■ ASSIGNMENT: Among the lines below, a stretch begins at the one with "site BLO_S2_C05, 3-frame burst." and ends at the one with "scientific name: Equus quagga". Repeat that stretch exactly, ends included.

■ EXERCISE DATA:
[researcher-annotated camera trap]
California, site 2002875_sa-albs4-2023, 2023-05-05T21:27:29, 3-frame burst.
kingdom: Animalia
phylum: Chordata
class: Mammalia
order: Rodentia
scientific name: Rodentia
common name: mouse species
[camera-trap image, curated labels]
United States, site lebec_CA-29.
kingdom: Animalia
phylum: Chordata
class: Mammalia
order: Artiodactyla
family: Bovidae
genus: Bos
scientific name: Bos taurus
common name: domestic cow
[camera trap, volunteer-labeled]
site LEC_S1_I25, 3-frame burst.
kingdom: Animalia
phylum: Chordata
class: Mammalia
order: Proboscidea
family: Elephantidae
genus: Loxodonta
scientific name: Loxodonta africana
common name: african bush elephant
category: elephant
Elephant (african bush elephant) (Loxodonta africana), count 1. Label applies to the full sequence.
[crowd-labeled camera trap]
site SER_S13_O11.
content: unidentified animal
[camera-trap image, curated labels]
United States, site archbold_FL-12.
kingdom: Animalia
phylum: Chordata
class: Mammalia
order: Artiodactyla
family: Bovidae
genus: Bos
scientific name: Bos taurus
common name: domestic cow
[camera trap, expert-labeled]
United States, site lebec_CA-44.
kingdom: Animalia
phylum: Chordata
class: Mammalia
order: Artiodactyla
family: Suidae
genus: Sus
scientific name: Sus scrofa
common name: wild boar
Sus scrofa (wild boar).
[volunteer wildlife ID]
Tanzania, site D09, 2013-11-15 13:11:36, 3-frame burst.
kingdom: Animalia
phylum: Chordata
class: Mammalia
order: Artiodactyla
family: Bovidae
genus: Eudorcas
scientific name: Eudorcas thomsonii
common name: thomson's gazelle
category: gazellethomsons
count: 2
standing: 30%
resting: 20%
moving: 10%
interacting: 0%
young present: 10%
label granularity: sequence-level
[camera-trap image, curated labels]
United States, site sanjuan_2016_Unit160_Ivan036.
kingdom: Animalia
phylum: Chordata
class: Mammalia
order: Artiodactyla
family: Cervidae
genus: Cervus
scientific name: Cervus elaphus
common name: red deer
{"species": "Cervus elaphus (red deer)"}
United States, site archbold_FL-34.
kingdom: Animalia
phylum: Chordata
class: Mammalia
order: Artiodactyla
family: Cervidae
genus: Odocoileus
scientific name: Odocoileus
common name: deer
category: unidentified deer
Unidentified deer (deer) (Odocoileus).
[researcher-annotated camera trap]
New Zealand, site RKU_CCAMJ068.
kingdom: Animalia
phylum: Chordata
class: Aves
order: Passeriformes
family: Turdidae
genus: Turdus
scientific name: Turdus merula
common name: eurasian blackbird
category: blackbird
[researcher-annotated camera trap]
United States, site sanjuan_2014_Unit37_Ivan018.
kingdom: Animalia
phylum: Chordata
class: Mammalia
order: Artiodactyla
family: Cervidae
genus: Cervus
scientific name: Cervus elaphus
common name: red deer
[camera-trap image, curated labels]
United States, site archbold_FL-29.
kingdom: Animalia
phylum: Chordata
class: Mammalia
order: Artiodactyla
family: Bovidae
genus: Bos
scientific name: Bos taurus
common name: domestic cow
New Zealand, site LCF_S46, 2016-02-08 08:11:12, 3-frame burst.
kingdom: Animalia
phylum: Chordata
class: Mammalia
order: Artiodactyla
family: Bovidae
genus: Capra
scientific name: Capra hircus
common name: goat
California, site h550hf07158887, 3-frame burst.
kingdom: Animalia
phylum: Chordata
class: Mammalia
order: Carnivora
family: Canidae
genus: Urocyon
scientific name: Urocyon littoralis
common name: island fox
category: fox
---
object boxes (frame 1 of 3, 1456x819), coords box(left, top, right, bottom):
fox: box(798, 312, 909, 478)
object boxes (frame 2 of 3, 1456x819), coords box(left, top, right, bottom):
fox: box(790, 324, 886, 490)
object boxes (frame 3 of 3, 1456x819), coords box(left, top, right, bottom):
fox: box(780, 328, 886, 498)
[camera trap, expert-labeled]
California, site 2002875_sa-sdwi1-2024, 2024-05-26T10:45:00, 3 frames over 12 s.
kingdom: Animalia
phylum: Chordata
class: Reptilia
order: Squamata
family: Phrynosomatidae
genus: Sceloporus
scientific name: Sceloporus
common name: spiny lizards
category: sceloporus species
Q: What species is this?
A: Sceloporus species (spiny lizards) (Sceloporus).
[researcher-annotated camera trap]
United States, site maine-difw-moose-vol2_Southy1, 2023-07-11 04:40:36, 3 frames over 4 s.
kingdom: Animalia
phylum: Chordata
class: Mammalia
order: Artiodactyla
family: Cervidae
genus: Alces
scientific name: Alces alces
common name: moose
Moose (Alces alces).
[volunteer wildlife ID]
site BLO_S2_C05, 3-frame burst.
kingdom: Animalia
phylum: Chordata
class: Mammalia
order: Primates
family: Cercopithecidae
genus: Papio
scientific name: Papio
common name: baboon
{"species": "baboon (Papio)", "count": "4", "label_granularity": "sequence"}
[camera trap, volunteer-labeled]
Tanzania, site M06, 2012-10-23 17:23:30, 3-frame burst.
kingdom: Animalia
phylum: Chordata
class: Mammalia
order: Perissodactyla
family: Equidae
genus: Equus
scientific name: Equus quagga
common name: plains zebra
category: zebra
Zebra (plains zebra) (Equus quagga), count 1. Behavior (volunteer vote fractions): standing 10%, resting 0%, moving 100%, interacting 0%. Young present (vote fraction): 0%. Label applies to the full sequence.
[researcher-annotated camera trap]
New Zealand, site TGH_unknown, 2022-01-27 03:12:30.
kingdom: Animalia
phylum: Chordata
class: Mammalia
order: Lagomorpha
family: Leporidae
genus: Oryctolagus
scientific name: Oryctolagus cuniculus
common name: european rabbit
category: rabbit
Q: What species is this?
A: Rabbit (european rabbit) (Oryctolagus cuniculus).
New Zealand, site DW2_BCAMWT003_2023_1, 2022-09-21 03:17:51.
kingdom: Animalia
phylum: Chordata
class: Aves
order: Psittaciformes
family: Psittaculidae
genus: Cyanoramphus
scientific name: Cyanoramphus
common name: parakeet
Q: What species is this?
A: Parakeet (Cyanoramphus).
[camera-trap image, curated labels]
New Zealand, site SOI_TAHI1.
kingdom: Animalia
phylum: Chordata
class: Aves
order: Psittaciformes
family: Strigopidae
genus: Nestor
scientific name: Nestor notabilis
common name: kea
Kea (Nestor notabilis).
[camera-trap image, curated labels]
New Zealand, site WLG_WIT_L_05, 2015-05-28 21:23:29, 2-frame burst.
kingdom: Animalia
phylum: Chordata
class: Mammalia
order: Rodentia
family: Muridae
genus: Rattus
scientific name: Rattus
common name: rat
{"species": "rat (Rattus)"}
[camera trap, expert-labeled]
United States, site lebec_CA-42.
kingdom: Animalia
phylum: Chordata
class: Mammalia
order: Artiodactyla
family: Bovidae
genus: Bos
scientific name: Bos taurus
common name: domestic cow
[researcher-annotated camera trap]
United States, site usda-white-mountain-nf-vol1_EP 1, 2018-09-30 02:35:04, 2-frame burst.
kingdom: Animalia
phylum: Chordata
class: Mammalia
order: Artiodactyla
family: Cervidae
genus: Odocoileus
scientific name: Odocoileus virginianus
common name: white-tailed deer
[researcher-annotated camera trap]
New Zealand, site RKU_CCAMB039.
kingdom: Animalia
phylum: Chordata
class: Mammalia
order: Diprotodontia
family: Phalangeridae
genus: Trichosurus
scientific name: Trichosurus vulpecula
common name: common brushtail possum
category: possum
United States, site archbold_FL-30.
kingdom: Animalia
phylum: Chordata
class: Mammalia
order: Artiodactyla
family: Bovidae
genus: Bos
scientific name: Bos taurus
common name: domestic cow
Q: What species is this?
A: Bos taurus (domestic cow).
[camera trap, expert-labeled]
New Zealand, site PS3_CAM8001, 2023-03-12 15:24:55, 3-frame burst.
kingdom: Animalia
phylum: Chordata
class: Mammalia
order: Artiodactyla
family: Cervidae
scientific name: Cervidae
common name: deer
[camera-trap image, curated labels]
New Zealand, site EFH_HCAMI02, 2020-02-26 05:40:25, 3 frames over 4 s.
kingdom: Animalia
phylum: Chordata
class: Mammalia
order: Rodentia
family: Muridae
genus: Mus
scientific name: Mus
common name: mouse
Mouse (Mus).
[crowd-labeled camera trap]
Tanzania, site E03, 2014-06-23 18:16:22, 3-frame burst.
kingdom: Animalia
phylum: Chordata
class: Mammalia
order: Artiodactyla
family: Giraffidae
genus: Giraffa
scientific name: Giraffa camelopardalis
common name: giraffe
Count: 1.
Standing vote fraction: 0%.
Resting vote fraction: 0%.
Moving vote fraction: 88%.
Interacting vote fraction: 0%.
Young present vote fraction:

■ EXERCISE ANSWER:
site BLO_S2_C05, 3-frame burst.
kingdom: Animalia
phylum: Chordata
class: Mammalia
order: Primates
family: Cercopithecidae
genus: Papio
scientific name: Papio
common name: baboon
{"species": "baboon (Papio)", "count": "4", "label_granularity": "sequence"}
[camera trap, volunteer-labeled]
Tanzania, site M06, 2012-10-23 17:23:30, 3-frame burst.
kingdom: Animalia
phylum: Chordata
class: Mammalia
order: Perissodactyla
family: Equidae
genus: Equus
scientific name: Equus quagga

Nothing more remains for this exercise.